Mitch Stone, president of the Florida Association of Criminal Defense Lawyers, said he has used the new testing requirement to successfully challenge searches and arrests, and has gotten little pushback. “State attorneys don’t want to be dragged into court by defense lawyers to defend a case where they can’t prove that their decisions were lawful,” Stone said.
Peter Stout, president of the Houston Forensic Science Center in Texas, said his agency has hundreds of felony-level marijuana cases waiting for testing that may not be available for several months. Until then, the local prosecutor, Harris County District Attorney Kim Ogg, said she would not accept criminal charges for possession of less than 4 ounces of marijuana ─ but would consider pursuing more serious cases.
“Everyone is struggling here,” Stout said.
Some law enforcement officials have pushed forward with marijuana cases, through paraphernalia charges or other workarounds. That’s the path endorsed by Texas Gov. Greg Abbott, a Republican who accused prosecutors of misinterpreting the new hemp law. In a letter to the state’s district attorneys last month, Abbott said they didn’t need testing in every marijuana case, and could instead charge someone with failure to possess a certificate saying they were licensed to transport hemp.
The prosecutors, however, were not satisfied.
In Fort Bend County, District Attorney Brian Middleton maintained that prosecutors indeed needed testing for all cases, even for violations of the hemp-certificate provision.
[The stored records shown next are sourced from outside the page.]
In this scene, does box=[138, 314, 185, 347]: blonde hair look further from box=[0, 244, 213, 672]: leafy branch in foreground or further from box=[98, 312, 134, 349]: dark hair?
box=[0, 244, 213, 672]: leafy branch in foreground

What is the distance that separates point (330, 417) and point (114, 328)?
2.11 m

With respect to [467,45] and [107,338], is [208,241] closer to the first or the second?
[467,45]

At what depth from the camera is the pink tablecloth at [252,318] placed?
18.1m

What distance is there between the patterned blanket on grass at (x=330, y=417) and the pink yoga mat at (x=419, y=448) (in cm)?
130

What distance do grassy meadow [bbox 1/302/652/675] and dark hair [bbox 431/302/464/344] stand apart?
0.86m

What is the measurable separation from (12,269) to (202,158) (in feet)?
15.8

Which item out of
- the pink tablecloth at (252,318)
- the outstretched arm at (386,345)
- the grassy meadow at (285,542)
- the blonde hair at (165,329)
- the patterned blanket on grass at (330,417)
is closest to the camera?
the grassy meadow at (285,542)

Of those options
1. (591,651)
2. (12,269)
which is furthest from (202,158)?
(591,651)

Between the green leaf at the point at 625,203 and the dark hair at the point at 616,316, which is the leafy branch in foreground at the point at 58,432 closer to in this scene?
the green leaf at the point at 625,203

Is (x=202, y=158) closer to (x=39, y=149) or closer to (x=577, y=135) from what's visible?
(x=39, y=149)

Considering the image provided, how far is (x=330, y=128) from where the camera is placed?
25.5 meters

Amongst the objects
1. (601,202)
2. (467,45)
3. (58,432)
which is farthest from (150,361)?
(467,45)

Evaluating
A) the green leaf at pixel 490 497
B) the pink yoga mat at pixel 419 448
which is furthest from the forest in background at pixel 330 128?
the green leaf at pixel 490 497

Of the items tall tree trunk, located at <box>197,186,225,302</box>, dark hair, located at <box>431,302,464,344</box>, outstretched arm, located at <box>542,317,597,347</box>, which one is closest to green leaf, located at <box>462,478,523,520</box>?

Middleton also said he had decided to dismiss some pending marijuana cases to avoid lengthy delays. “Under the circumstances, we concluded that it was unfair and unethical to further prolong these particular cases,” Middleton said in a statement.
He could have been talking about Donte Chazz Williams.
By the time the Texas hemp law went into effect on June 10, Williams’ case was more than a year old, delayed by routine matters: postponed court dates, a slow evidence-collection process, and Williams’ attempts to get into a program that allowed defendants to have their charges dropped in exchange for taking a drug education class. During that time, Williams said, he lost his job as a forklift driver and was unable to pay the class fees.
He considered blowing off an Aug. 6 court date because he feared he’d be sent back to jail. He assumed he’d eventually get sentenced to several months of probation.
Williams knew nothing of the hemp law confusion until he showed up at the courthouse and his lawyer, Vik Vij, handed him a copy of prosecutors’ motion to dismiss the charges.
“Required lab testing unavailable at this time,” a prosecutor scrawled on the margin. (Although the new hemp law didn’t indicate whether it was retroactive, prosecutors in Fort Bend and in other parts of Texas are treating it as if it is.)
Prosecutors could refile the case once the testing becomes available, a Middleton spokesman said.
But Williams said he was happy to have another chance.
“I feel lucky, for real,” he said. “Now I don’t have to do anything but go find myself a job.”
Jon Schuppe writes about crime, justice and related matters for NBC News.